MATERIAL FOR THIS EXERCISE:
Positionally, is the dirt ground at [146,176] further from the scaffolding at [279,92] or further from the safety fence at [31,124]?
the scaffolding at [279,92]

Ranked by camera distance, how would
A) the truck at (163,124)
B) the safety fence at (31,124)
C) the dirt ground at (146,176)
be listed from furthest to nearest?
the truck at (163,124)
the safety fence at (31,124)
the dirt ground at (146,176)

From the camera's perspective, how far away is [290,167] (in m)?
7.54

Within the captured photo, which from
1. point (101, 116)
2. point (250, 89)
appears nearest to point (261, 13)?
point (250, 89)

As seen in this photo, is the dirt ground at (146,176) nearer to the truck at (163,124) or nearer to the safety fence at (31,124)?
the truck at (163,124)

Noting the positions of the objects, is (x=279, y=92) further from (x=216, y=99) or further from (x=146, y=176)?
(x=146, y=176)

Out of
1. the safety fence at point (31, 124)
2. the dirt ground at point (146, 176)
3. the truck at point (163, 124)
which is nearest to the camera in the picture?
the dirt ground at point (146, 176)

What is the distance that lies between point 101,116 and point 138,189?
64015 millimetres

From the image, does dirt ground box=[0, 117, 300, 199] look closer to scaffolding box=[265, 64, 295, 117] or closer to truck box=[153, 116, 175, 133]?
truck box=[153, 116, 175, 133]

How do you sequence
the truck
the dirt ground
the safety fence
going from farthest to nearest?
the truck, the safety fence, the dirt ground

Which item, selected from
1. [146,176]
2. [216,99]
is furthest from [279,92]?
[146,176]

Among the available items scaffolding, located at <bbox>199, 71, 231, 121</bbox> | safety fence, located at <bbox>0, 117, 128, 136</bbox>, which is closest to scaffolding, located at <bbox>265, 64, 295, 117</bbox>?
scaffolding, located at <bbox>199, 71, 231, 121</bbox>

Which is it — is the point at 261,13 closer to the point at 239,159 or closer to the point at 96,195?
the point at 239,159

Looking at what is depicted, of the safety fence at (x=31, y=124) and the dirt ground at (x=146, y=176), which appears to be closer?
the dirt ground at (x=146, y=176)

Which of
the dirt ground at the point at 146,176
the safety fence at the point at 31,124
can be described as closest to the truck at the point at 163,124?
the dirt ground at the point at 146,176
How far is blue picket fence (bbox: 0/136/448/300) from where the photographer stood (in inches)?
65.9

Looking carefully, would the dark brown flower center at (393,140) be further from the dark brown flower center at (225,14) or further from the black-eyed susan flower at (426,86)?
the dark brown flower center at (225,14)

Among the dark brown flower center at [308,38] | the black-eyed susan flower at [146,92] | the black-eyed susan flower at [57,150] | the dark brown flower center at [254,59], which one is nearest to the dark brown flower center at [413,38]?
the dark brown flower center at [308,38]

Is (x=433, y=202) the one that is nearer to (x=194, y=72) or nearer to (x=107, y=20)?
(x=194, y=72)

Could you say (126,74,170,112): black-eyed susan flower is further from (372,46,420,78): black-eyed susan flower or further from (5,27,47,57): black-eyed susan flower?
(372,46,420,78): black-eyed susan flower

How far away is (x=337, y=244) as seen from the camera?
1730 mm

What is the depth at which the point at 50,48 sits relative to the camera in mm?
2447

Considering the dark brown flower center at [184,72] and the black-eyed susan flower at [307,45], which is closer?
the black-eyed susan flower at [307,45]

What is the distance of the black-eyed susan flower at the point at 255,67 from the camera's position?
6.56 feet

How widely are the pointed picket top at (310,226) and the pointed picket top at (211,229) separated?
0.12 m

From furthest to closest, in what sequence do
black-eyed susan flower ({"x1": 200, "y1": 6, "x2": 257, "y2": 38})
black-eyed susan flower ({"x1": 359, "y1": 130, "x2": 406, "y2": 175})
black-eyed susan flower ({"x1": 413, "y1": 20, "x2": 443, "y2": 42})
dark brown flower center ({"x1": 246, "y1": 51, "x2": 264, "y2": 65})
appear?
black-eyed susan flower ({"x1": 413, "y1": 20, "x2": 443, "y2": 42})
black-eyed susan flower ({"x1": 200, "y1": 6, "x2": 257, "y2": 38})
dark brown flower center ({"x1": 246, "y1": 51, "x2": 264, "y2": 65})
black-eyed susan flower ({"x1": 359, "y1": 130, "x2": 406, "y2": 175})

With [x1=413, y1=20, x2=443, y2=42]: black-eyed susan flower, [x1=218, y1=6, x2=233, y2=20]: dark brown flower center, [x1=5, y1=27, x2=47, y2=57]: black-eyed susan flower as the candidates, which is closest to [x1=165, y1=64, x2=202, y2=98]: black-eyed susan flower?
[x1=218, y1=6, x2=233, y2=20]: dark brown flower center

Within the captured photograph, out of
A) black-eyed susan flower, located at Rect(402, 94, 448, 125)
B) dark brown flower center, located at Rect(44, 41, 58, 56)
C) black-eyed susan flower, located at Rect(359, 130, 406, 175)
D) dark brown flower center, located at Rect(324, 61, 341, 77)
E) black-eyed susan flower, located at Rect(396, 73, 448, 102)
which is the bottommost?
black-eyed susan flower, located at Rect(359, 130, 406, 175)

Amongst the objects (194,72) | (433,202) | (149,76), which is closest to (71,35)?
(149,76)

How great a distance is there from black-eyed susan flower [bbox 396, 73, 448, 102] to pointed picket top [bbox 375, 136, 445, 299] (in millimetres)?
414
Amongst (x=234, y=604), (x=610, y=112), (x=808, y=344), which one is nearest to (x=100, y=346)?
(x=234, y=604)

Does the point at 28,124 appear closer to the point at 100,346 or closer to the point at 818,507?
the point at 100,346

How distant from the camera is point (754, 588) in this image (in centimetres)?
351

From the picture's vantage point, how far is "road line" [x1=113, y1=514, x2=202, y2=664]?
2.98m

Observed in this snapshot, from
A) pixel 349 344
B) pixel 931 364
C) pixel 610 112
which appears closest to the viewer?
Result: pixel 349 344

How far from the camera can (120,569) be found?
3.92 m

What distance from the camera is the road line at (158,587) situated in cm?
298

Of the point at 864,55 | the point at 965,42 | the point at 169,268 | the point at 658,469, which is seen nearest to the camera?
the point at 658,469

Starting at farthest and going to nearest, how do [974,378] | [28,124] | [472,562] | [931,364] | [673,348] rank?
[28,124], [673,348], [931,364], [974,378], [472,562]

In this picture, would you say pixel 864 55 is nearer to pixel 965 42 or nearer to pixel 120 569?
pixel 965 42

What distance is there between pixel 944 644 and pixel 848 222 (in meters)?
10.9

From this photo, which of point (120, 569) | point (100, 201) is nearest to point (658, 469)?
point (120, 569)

WRITTEN PROBLEM: Copy everything from the line containing "How distant from" down to the end of the records, word for word.

TASK ANSWER:
How distant from the camera is point (754, 588) in this image (in centimetres)?
351

From the picture's vantage point, how far is "road line" [x1=113, y1=514, x2=202, y2=664]?
2.98m

Observed in this snapshot, from
A) pixel 349 344
B) pixel 931 364
C) pixel 610 112
which appears closest to the viewer?
Result: pixel 349 344

How far from the camera can (120,569) be found?
3.92 m

What distance from the camera is the road line at (158,587) situated in cm?
298

Of the point at 864,55 | the point at 965,42 | the point at 169,268 | the point at 658,469, which is seen nearest to the camera?
the point at 658,469

Starting at farthest and going to nearest, how do [974,378] | [28,124] | [472,562] | [931,364] | [673,348] rank?
[28,124], [673,348], [931,364], [974,378], [472,562]

In this picture, would you say pixel 864 55 is nearer to pixel 965 42 or nearer to pixel 120 569?
pixel 965 42

What distance is there between pixel 944 644 and pixel 848 222 (in meters)?
10.9

From this photo, which of point (120, 569) | point (100, 201) is nearest to point (658, 469)?
point (120, 569)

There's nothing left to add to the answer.